FRAGMENTO PROPORCIONADO:
---*---

Por Tomás de Híjar Ornelas

El gran enemigo de la Iglesia es ella cuando mimetiza el poder terreno y busca ansiosamente llegar a un acuerdo pacífico que mate su propia esencia profética.

José María González-Ruiz

Uno de los capítulos de la historia reciente de la Iglesia en México que dará mucha tela de donde cortar a los analistas del futuro es el que ató su suerte en el Estado de México a las negociaciones impuestas a los obispos de las diócesis establecidas en él con los grupos fácticos del poder político del país desde su versión más férrea y centralista.

En efecto, los obispos de las generaciones que sucedieron a las de los testigos de la persecución religiosa en México que va de 1914 a 1940 les correspondió deambular una era de transición en la que clericales y anticlericales reconocieron a regañadientes que la fe del pueblo de México no descansaba en las instituciones encabezadas por ellos, sino en una linfa más honda e íntima y por eso mismo muy atípica y difícil de erradicar, la indocristiana.

---*---

TAREA 1: ¿Entre qué años ocurrió la persecución religiosa en México según el fragmento sobre la Iglesia?
TAREA 2: Enumera todas las características que el fragmento sobre la Iglesia en México atribuye a la linfa en la que descansa la fe del pueblo de México.
TAREA 3: Escribe la continuación del fragmento sobre la Iglesia en México a partir de su última oración.

DATOS DE ORIGEN:
---*---

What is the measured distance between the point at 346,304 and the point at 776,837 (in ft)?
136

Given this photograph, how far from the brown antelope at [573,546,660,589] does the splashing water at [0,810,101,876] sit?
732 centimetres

---*---

RESPUESTA 1: De 1914 a 1940.

RESPUESTA 2: Honda, íntima, atípica, difícil de erradicar e indocristiana.

RESPUESTA 3:
Al calor de ello los mandarines de la ‘dictadura perfecta’ negociaran en 1992, directamente con la Santa Sede, la abolición de las ‘leyes de reforma’ de la Constitución mexicana, como haciéndonos a los católicos el grandísimo favor de aplicar de forma tan tardía el postulado de la libertad religiosa tal y como lo postuló en 1948 la declaración de los Derechos Humanos y del ciudadano, y hasta dando pie a que se promovieran perfiles de mitrados tan “pintorescos” como el de un obispo hoy emérito de Ecatepec.

De allí lo novedoso del ‘Pronunciamiento de los obispos católicos del Estado de México ante la propuesta de reforma del Código Civil para redefinir el matrimonio natural entre el varón y mujer en el Estado de México’, porque lo firman in solidum, el 11 de octubre de este 2021 los 14 obispos residenciales, auxiliares y eméritos de esa entidad (sin incluir al aludido), y en el marco de la polémica que destapó el día 5 de dicho mes y año el grupo parlamentario del Partido de la Revolución Democrática en mancuerna con el de Morena, solicitando al Congreso mexiquense la reforma de su Código Civil para reconocer y tutelar el “matrimonio igualitario”, a despecho del matrimonio natural.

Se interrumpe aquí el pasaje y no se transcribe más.